━━━ Information given ━━━

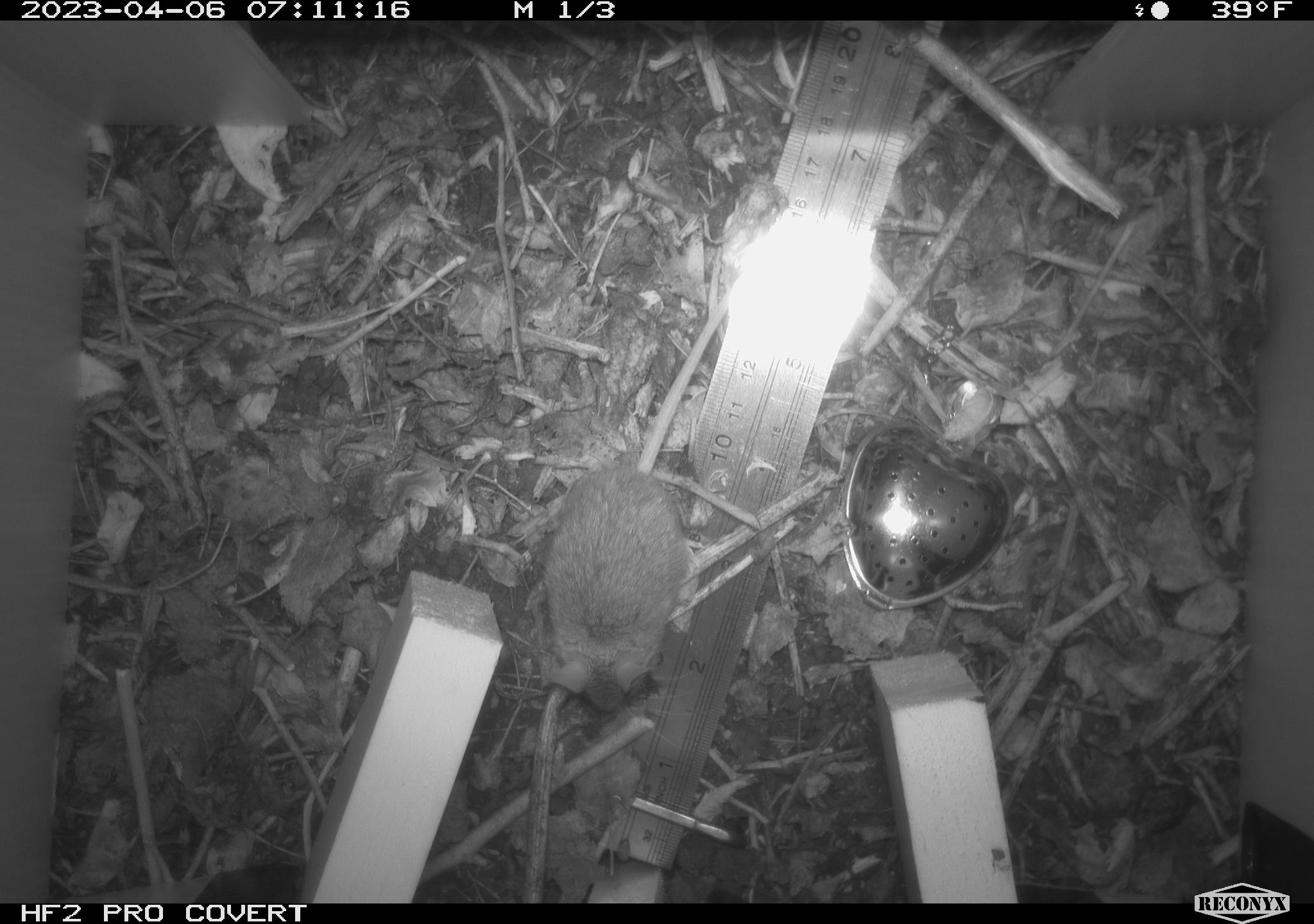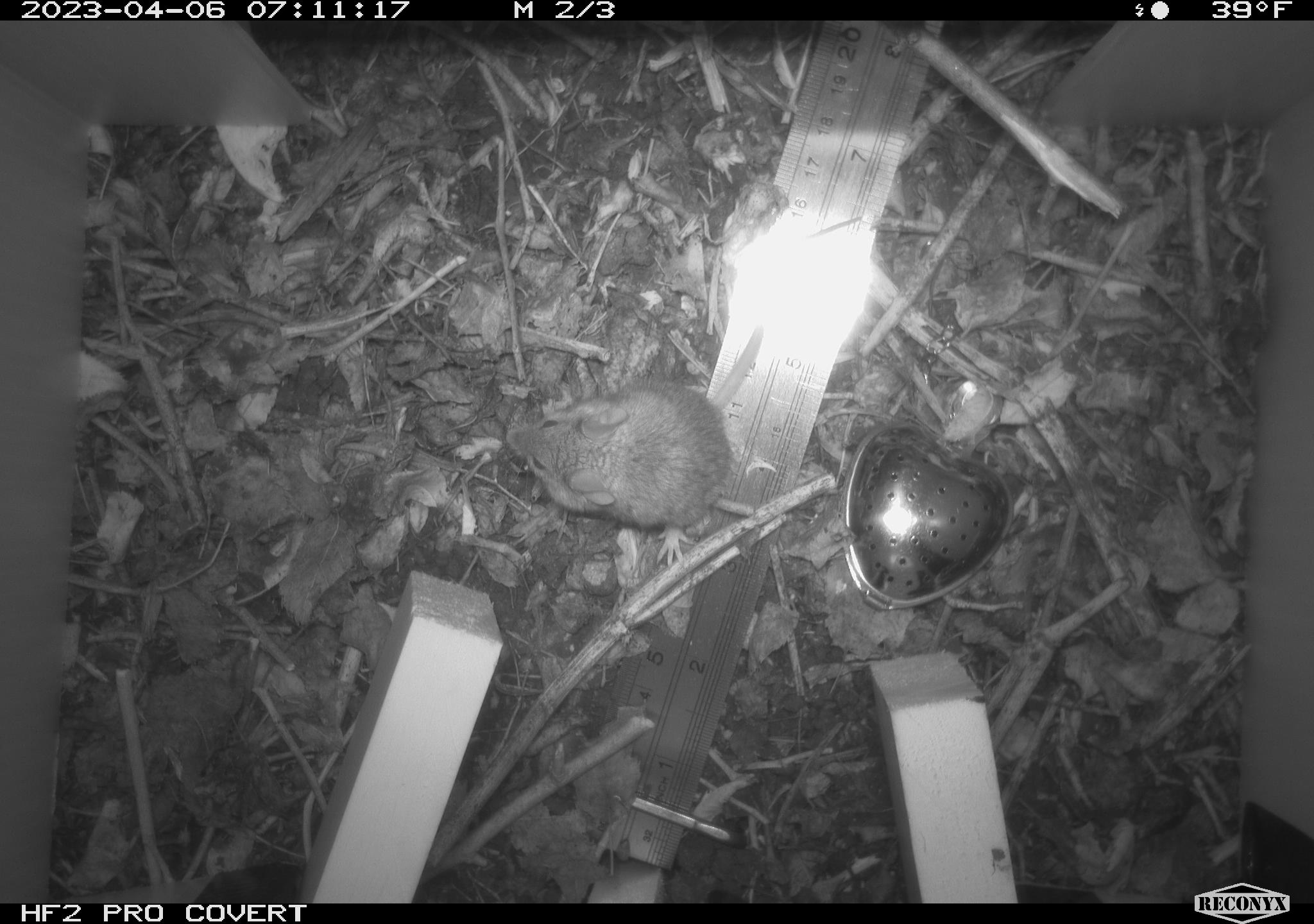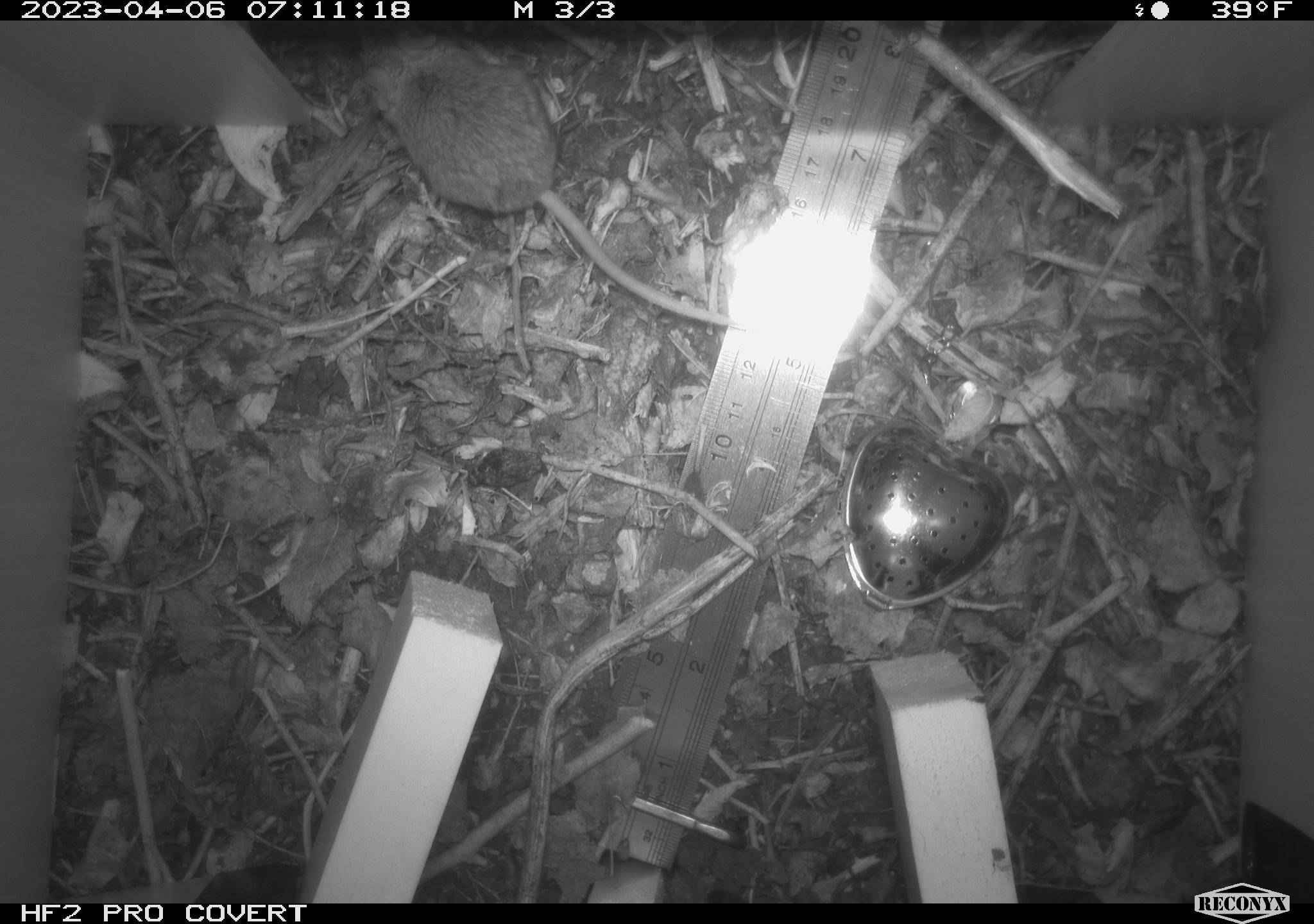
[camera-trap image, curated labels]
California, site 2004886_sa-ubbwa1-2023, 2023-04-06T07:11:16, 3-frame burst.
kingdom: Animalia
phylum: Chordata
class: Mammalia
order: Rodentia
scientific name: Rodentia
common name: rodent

━━━
━━━ Information given ━━━

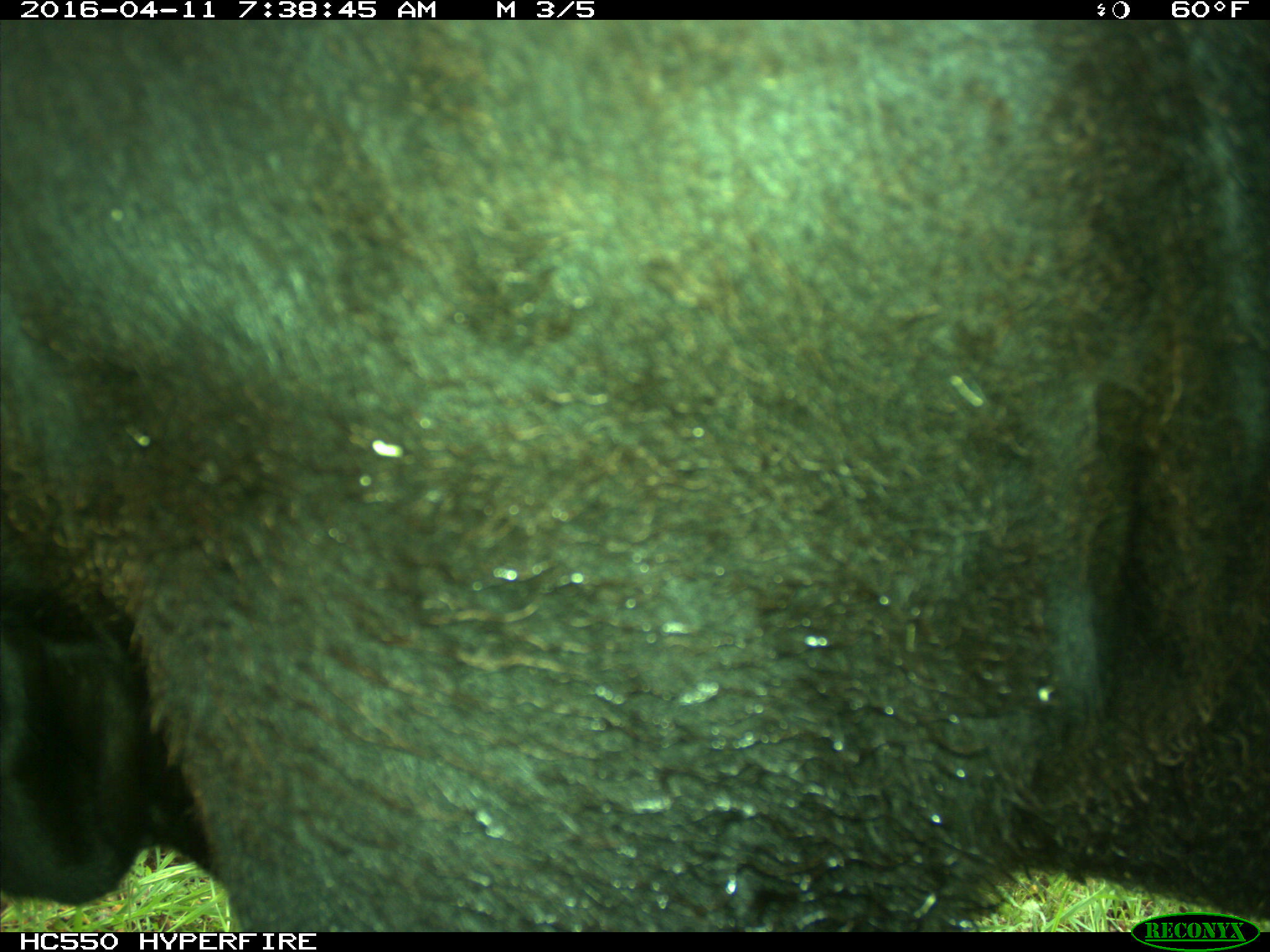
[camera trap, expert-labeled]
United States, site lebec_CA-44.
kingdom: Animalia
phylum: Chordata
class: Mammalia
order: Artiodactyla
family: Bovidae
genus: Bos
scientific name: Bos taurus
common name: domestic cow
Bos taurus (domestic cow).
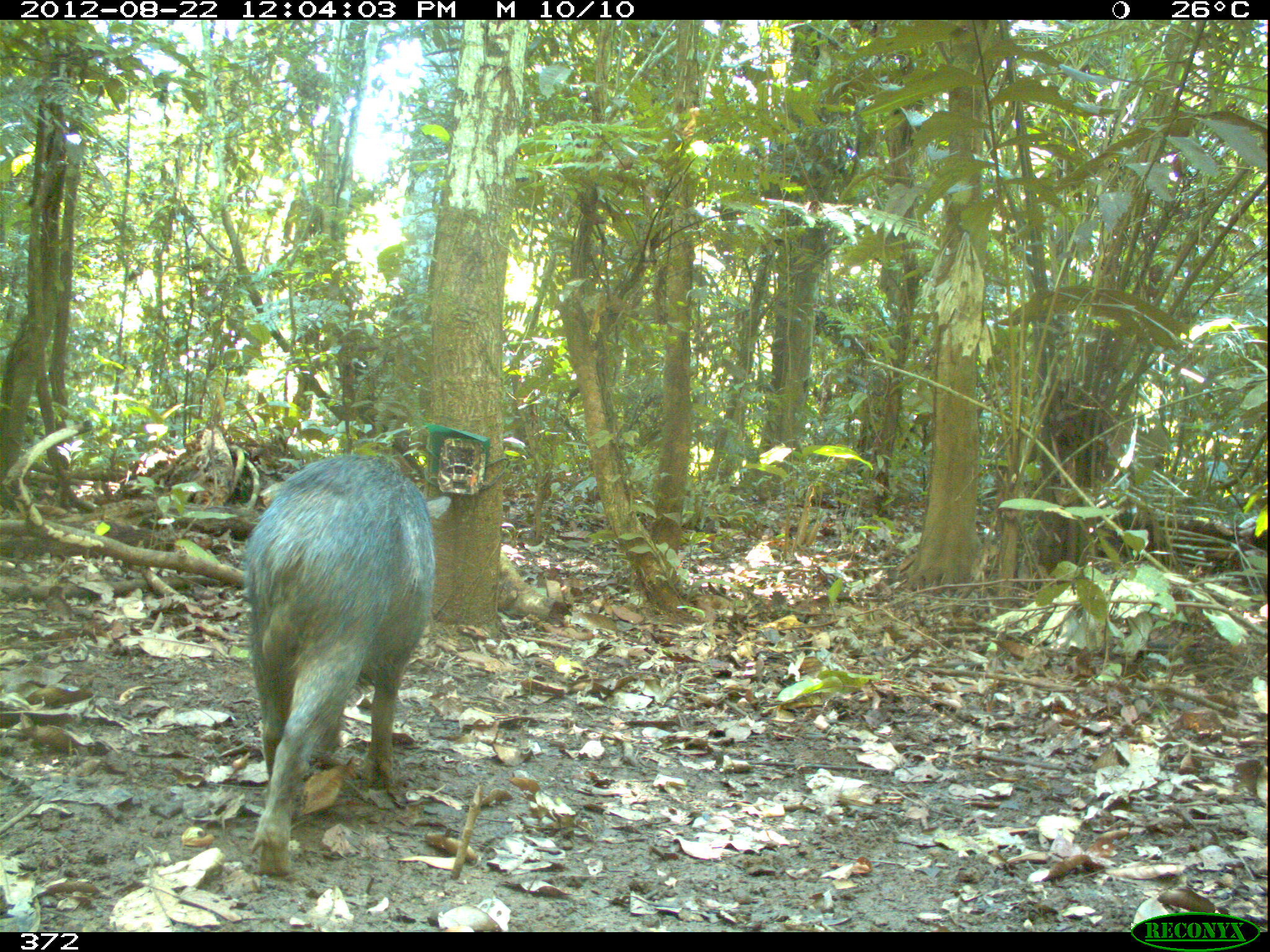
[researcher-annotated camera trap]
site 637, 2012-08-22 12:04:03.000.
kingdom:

━━━

**Exercise objective**
Check each line of the listing for "camera". Show those that have it.

**Problem solution**
[camera-trap image, curated labels]
[camera trap, expert-labeled]
[researcher-annotated camera trap]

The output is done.